▶ REQUIRED WORK
**A.** In the thread on InterlockedExchange and memory visibility below, list every function name that appears.
**B.** Decide whether each statement agrees with the thread on InterlockedExchange and memory visibility below. Answer yes or no for each, quoting the words from the thread that settle it.
(i) The example from "Synchronization and Multiprocessor Issues" uses InterlockedExchange on both of its variables.
(ii) The recommendation cited from the paper is to make both x and y interlocked.
(iii) The poster marks the InterlockedExchange call that sets fValueHasBeenComputed as not understood.
**C.** Reproduce the part of the thread on InterlockedExchange and memory visibility below from "So is it actually" up to and including "both y and x.".

* BEGIN EXTRACTED TEXT *

InterlockedExchange and memory visibility

Question

I have read the article Synchronization and Multiprocessor Issues and I have a question about InterlockedCompareExchange and InterlockedExchange. The question is actually about the last example in the article. They have two variables iValue and fValueHasBeenComputed and in CacheComputedValue() they modify each of them using InterlockedExchange:

InterlockedExchange ((LONG*)&iValue, (LONG)ComputeValue());  // don't understand
InterlockedExchange ((LONG*)&fValueHasBeenComputed, TRUE); // understand

I understand that I can use InterlockedExchange for modifing iValue but is it enought just to do

iValue = ComputeValue();

So is it actually necessary to use InterlockedExchange to set iValue? Or other threads will see iValue correctly even if iValue = ComputeValue();. I mean the other threads will see iValue correctly because there is InterlockedExchange after it.

There is also the paper A Principle-Based Sequential Memory Model for Microsoft Native Code Platforms. There is the 3.1.1 example with more or less the same code. One of the recomendation Make y interlocked. Notice - not both y and x.

Update
Just to clarify the question. The issue is that I see a contradiction. The example from "Synchronization and Multiprocessor Issues" uses two InterlockedExchange. On the contrary, in the example 3.1.1 "Basic Reodering" (which I think is quite similar to the first example) Herb Sutter gives this recomendation

"Make y interlocked: If y is interlocked, then there is no race on y because it is atomically updatable,and there is no race on x because a -> b -> d."

* END EXTRACTED TEXT *
* BEGIN EXTRACTED ENTRIES *

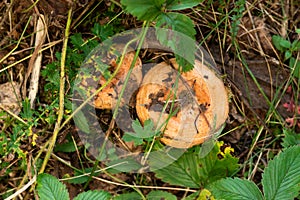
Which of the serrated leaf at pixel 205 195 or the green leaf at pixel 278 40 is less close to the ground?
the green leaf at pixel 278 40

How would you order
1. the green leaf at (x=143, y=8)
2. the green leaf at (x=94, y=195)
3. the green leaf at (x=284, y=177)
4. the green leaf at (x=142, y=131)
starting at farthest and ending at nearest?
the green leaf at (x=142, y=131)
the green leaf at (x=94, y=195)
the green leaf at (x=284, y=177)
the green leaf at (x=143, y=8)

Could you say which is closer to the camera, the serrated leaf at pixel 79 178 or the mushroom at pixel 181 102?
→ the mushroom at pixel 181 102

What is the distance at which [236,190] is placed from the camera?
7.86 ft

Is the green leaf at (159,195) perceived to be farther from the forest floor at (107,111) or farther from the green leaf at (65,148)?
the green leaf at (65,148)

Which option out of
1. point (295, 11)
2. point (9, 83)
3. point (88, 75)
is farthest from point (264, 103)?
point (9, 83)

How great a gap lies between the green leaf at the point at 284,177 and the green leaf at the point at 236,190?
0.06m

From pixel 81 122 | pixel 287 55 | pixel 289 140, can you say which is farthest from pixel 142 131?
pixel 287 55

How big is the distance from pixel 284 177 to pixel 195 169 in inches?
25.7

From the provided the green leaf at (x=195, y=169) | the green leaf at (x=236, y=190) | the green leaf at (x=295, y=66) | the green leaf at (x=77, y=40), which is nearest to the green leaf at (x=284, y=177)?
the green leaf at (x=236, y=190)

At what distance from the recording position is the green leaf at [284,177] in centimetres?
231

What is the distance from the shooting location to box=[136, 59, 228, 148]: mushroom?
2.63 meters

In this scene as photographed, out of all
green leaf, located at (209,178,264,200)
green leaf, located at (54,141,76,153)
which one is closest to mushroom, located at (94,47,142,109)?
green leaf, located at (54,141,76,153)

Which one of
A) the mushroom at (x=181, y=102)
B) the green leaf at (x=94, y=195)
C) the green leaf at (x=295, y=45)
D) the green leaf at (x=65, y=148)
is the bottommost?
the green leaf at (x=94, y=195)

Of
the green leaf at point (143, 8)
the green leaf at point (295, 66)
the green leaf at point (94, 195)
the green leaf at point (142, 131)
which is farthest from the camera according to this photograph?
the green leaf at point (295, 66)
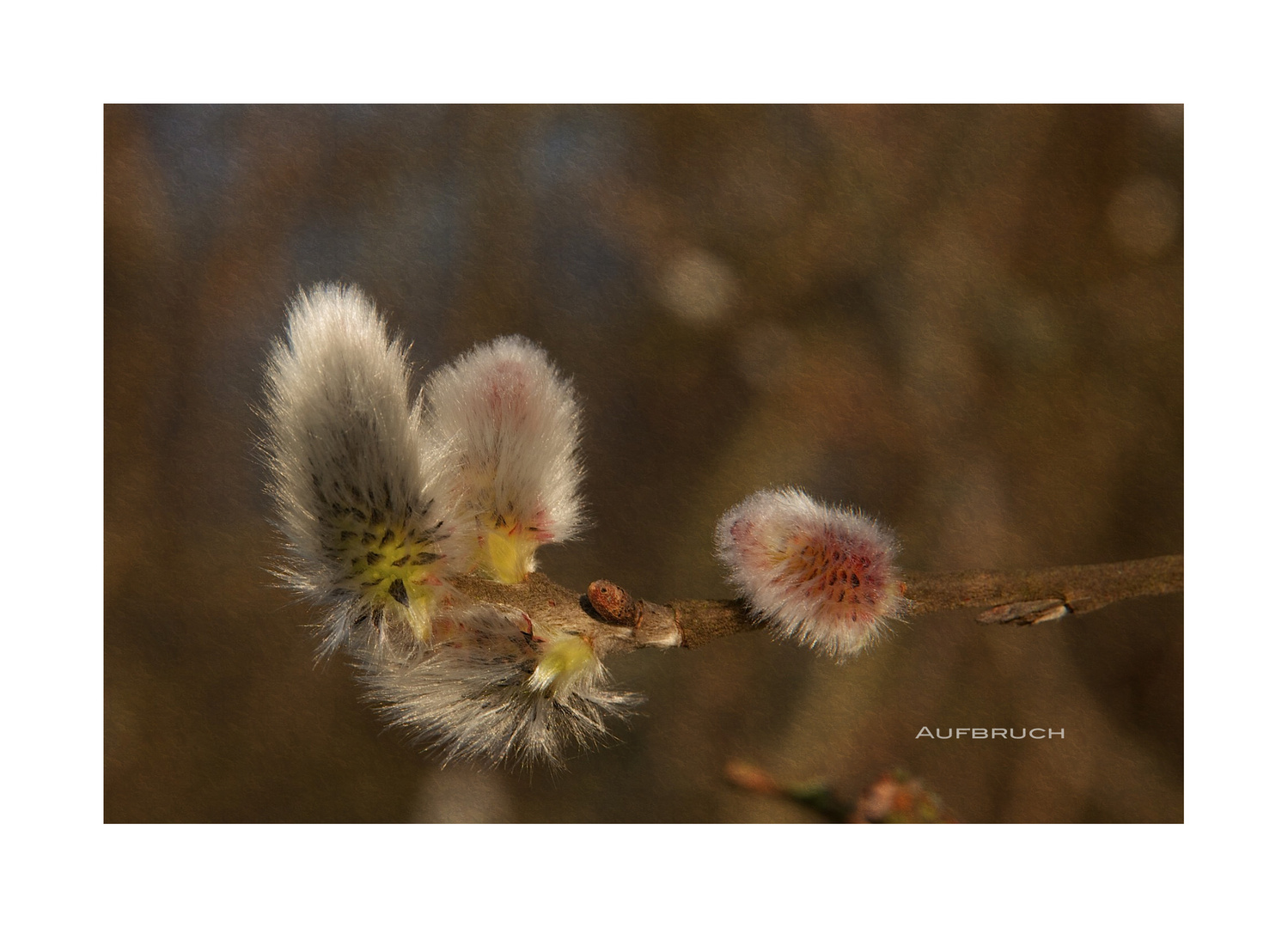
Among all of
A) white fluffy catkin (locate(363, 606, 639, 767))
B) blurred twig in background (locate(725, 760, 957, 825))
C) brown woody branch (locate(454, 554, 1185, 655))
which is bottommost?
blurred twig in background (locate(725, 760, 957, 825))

* END EXTRACTED ENTRIES *

▶ SOLUTIONS PER TASK
**A.**
- InterlockedCompareExchange
- InterlockedExchange
- CacheComputedValue
- ComputeValue

**B.**
(i) Yes: "The example from "Synchronization and Multiprocessor Issues" uses two InterlockedExchange."
(ii) No: "Make y interlocked. Notice - not both y and x."
(iii) No: "InterlockedExchange ((LONG*)&fValueHasBeenComputed, TRUE); // understand"

**C.**
So is it actually necessary to use InterlockedExchange to set iValue? Or other threads will see iValue correctly even if iValue = ComputeValue();. I mean the other threads will see iValue correctly because there is InterlockedExchange after it.

There is also the paper A Principle-Based Sequential Memory Model for Microsoft Native Code Platforms. There is the 3.1.1 example with more or less the same code. One of the recomendation Make y interlocked. Notice - not both y and x.